To produce a wax-coated air-oil interface on a pendant drop, we deposited a layer of hot oleogel on the surface of a clean oil drop as described in “Dilatational interfacial rheology.” After deposition of the oleogel, the drop was first expanded to facilitate spreading of the wax over the interface. The drop volume was then decreased to compress the interface, mimicking the conditions relevant to bubble dissolution. Figure 5a shows an image sequence during drop compression. The drop area, A, is normalised by the area corresponding to the maximum volume, A0. In the experiment shown in Fig. 5, it is A0 = 31.25 mm2. Compression below A/A0 = 0.82 led to drop shapes characteristic of elastic interfaces (Knoche et al. 2013; Hegemann et al. 2018). As shown in Fig. 5a, the effect is more pronounced for A/A0 = 0.46. Magnified images of the drop surface reveal an interfacial layer of wax crystals, but it is not possible to assess whether it is a multi-layer or a single layer, and to confirm that it reproduces the microstructure of the layer on bubbles in an oleofoam (see Fig. 8 in Supporting Information).
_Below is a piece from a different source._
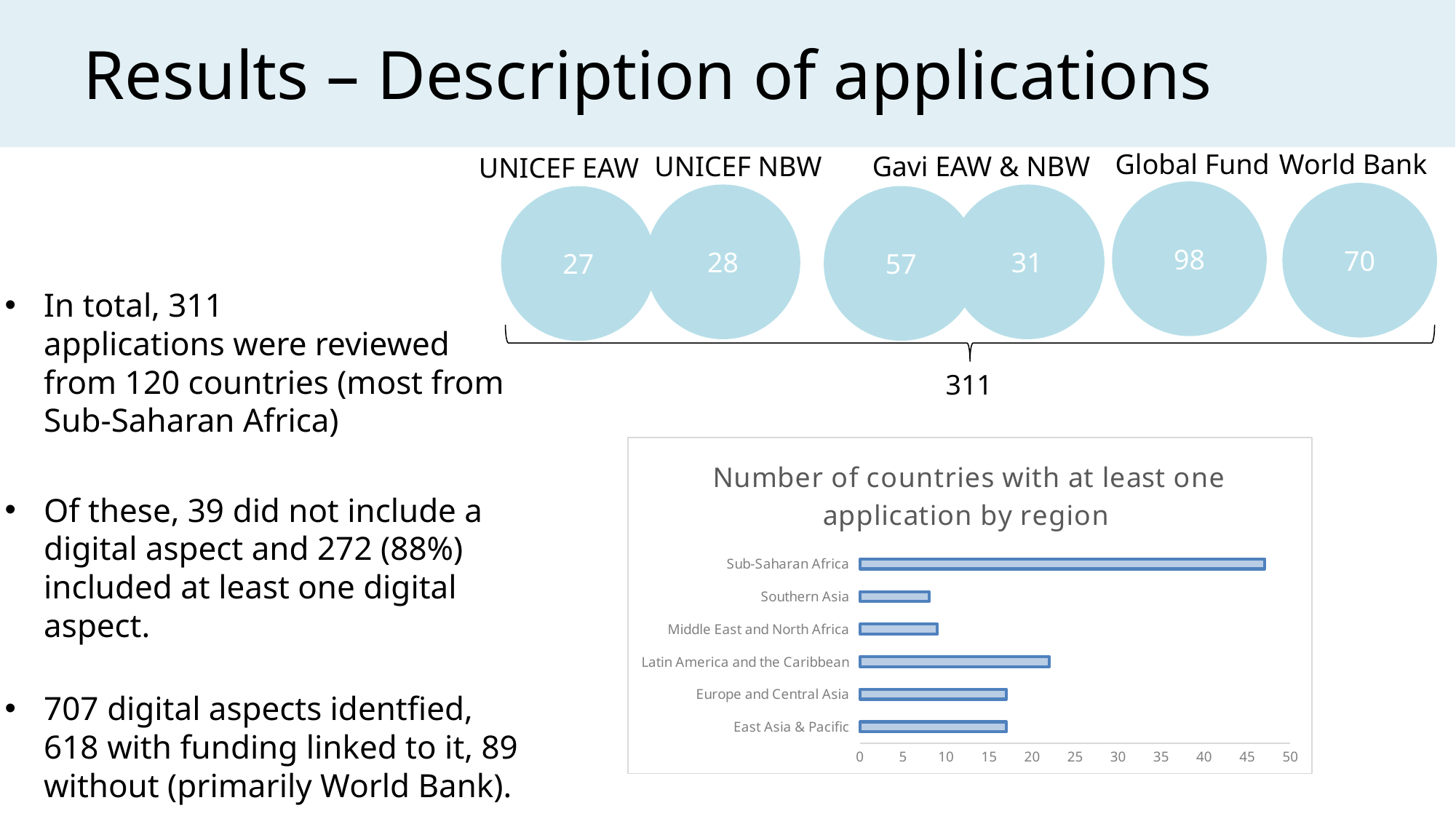
Which has more countries with at least one application, Sub-Saharan Africa or Latin America and the Caribbean? Sub-Saharan Africa Is the value for Southern Asia greater or less than 10? less How many regions are shown in the bar chart? 6 Is the value for Sub-Saharan Africa greater or less than 40? greater Which region has the highest number of countries with at least one application? Sub-Saharan Africa Is the value for Middle East and North Africa greater or less than 15? less What is the maximum value shown on the x axis of the bar chart? 50 What is the title of the bar chart? Number of countries with at least one application by region What kind of chart is shown on the slide? bar chart Which has more countries with at least one application, Latin America and the Caribbean or Europe and Central Asia? Latin America and the Caribbean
The transition from liquid- to solid-like behaviour of the interfacial layer can be identified quantitatively by plotting the meridional curvature profile of the drop, κ(z). For a fluid interface, the curvature varies linearly with height, obeying the Young-Laplace equation. For an elastic interface, the profile is no longer linear (Nagel et al. 2017). Figure 5b shows that the deviation from linearity increases for decreasing A/A0.
The interfacial compression modulus, Ed, can be estimated as the Gibbs modulus, EGibbs, in the range where the interfacial layer is fluid-like, and can be determined from the drop shape fitting elastometry (DSFE) in the elastic regime as \( {E}_{\mathrm{d}}^{\mathrm{DSFE}} \) (see “Dilatational interfacial rheology” for details). In the DSFE, the strains are defined with respect to an elastically relaxed reference shape profile, in which the surface stress is isotropic. Compression below this state gives rise to elastic extra-stresses. We selected the reference state as A/A0 = 0.82 based on the curvature profiles (Fig. 5b). Both the Gibbs modulus, EGibbs, and the compression modulus obtained from the DSFE, \( {E}_{\mathrm{d}}^{\mathrm{DSFE}} \), are plotted as a function of area in Fig. 5c. Drop shape fitting elastometry, strictly applicable for purely elastic interfaces, is expected to give better estimates of Ed for compressed states below the reference state (grey shaded region) while EGibbs is expected to be a more reliable measure for fluid interfaces (outside shaded region). For reference, EGibbs is shown also in the elastic regime (empty symbols). Within the elastic regime, we find an approximate value of the compression modulus Ed ≈ 40 mN/m, to be used for testing the Gibbs criterion. The interfacial shear modulus, also found by the DSFE, was small compared with Ed, in the range 0.02 mN/m ≤G2D≤ 0.12 mN/m.